Our AI garden designer generates creative designs. A user uploads a photo of their garden, and Gemini Imagen creates a unique visualization with modular raised beds arranged to fit that specific space. The structures it generates are varied — L-shapes, curves that follow a garden path, beds integrated into slopes, benches connected to raised beds, tiered arrangements that blur the line between "stairs" and "wall."
To make catalog classification work, we would have had to constrain the image generator. "Only generate these 5 types. Only generate these 3 sizes. Keep everything rectangular." That would have made pricing accurate — but it would have killed the thing that makes the tool valuable: the creative, personalized designs.
We were facing a fundamental trade-off: accurate pricing vs. creative freedom in generated images.
And even when we tried to make classification work without constraining the generator, the results were poor:
- "Small/Medium/Large" meant nothing to the model. Without a reference object in the image, the same bed was "small" in one analysis and "large" in the next. There's no physical anchor for these words — "medium" is a language concept, not a measurement.
- Creative structures don't fit neat categories.
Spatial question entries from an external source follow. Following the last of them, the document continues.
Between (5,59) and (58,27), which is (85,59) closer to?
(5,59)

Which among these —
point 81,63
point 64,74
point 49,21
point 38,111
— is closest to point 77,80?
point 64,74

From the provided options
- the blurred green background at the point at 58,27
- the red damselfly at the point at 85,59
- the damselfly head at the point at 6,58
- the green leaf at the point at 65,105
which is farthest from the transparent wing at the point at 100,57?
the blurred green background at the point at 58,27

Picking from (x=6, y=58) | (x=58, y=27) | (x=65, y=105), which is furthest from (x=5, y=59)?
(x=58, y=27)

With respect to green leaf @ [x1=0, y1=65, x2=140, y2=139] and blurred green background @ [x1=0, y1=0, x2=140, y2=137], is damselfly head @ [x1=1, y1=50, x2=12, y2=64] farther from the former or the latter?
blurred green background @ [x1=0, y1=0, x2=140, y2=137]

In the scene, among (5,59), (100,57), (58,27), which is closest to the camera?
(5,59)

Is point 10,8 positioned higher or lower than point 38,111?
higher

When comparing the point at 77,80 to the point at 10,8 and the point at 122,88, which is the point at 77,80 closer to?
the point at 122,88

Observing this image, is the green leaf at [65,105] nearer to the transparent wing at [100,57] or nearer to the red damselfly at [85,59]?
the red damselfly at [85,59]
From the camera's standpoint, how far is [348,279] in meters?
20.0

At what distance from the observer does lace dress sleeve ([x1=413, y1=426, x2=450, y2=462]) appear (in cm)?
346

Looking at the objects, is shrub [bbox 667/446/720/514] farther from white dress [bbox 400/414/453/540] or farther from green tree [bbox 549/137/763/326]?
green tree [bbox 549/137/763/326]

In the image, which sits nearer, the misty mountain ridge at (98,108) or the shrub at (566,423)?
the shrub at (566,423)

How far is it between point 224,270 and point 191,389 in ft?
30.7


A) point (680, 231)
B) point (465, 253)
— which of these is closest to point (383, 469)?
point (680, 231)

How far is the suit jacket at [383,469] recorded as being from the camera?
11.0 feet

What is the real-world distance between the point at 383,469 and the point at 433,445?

Is an L-shaped bed one "large" raised bed or two "medium" ones? Is a bench integrated into a raised bed a "bench" or part of the bed? The categories were too rigid for what the generator actually produced.
- We found ourselves adding hacks. An overcounting discount (-15% for each structure above 3, because the model hallucinated extras). A reclassification step. A manual override table. Each hack was a sign that the approach didn't fit our use case.
The core problem: catalog pricing assumes a catalog. It works for Zillow because houses have known types (ranch, colonial, split-level) with decades of comparable sales data. It works for SimplyWise because construction projects map to standardized categories. Our AI generates unique designs every time — there's no catalog to classify against.
We never shipped this version. Instead, we went back to what actually worked — measurement — but with a crucial insight.
Attempt #3: Make the Product the Ruler
The research was right about one thing: you can't recover absolute dimensions from a single image without a reference point. But it was wrong about one assumption — that no reference point exists.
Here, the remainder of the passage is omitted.